House price prediction using Neural Network- network not learning

437 Views Asked by At

I am using pybrain to predict house prices in the house price dataset. I downloaded the dataset from below link: https://www.kaggle.com/apratim87/housingdata/data

I picked 6 columns to predict the price 'bedrooms','bathrooms','sqft_living','sqft_lot','floors','zipcode'

I took a neural network with 6 input units,1 hidden layer with 3 neurons and 1 unit in the output.

I have normalized the data.
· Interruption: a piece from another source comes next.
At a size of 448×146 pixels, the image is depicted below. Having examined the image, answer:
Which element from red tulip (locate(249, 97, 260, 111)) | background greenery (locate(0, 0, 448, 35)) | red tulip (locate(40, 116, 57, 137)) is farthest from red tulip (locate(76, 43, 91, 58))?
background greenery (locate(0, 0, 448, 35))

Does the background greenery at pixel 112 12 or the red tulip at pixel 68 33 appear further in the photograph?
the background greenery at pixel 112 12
Code is as below:

 house_df = pd.read_csv("kc_house_data.csv")
 print(house_df.head())
df = house_df.dropna(axis=0)
df = df[(df != 0).all(1)]
df.reset_index(drop=True,inplace=True)
X_org=house_df[['bedrooms','bathrooms','sqft_living','sqft_lot','floors','zipcode']]
y_org=house_df[['price']]


scaler = Normalizer().fit(X_org)
X = scaler.transform(X_org)
target_scaler = preprocessing.MinMaxScaler()
y=target_scaler.fit_transform(y_org)

ds=SupervisedDataSet(X.shape[1],y.shape[1])
for i in range(len(X)):
    ds.addSample(X.iloc[i,:].values,y.iloc[i,:].values)

train,rest=ds.splitWithProportion(0.60)
test,validation=rest.splitWithProportion(0.50)
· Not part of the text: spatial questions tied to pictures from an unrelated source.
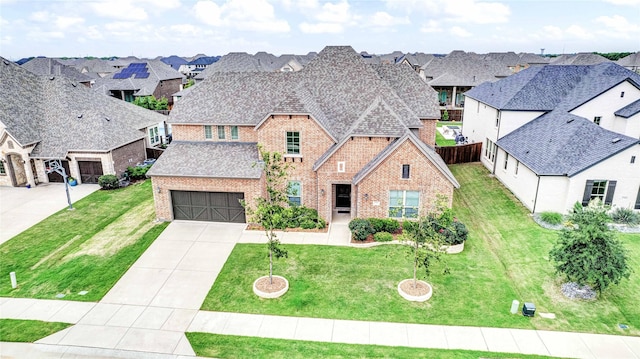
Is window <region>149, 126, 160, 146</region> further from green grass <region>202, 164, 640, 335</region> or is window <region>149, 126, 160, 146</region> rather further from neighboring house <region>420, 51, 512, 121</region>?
neighboring house <region>420, 51, 512, 121</region>

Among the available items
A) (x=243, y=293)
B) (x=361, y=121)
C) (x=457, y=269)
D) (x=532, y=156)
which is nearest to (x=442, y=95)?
(x=532, y=156)

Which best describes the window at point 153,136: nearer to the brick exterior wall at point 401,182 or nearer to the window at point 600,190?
the brick exterior wall at point 401,182

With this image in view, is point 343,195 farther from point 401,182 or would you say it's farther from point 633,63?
point 633,63

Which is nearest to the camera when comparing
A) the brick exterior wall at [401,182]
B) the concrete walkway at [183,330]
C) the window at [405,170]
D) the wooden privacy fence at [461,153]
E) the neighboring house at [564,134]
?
the concrete walkway at [183,330]

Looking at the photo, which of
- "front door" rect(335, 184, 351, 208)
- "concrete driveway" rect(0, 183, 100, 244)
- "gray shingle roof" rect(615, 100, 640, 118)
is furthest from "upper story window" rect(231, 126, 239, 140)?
"gray shingle roof" rect(615, 100, 640, 118)

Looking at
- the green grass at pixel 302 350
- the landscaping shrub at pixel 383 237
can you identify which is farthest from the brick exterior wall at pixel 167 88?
the green grass at pixel 302 350
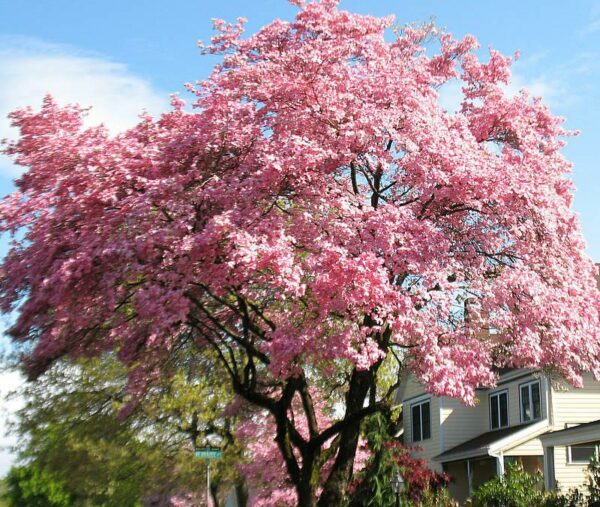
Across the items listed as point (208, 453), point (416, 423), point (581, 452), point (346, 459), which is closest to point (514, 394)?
point (581, 452)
print('Training Set Size='+str(len(train)))
print('Test Set Size='+str(len(test)))
print('Validation Set Size='+str(len(validation)))

#creating a neural network
def buildNN(invar,hidden,out):
    net=buildNetwork(invar,hidden,out,hiddenclass=SigmoidLayer,outclass=SoftmaxLayer)
    trainer=BackpropTrainer(net,dataset=train,momentum=0.1,verbose=True,weightdecay=0.01)
    trn_err,val_err=trainer.trainUntilConvergence(dataset=train,maxEpochs=50)

    #trainer.trainOnDataset(trndata,500)
    tst,=plt.plot(trn_err,'b',label='Test Error')
    vali,=plt.plot(val_err,'r',label='Validation Error')
    plt.legend(handles=[tst, vali])
    plt.ylabel('Error')
    plt.xlabel('Number of Epochs')
    plt.show()
     #testing it on test data
     out=net.activateOnDataset(test).argmax(axis=1)
    test_error=percentError(out,test['price'])
    #on validation data
    out=net.activateOnDataset(validation).argmax(axis=1)
    vali_error=percentError(out,validation['price'])
    return  test_error,vali_error

print('Neaural network with 6 input, 3 hidden units, 1 output')
nn3_testerr,nn3_valierr=buildNN(6,3,1)

I get constant error and my program is not learning. Can you please suggest what might be the issue?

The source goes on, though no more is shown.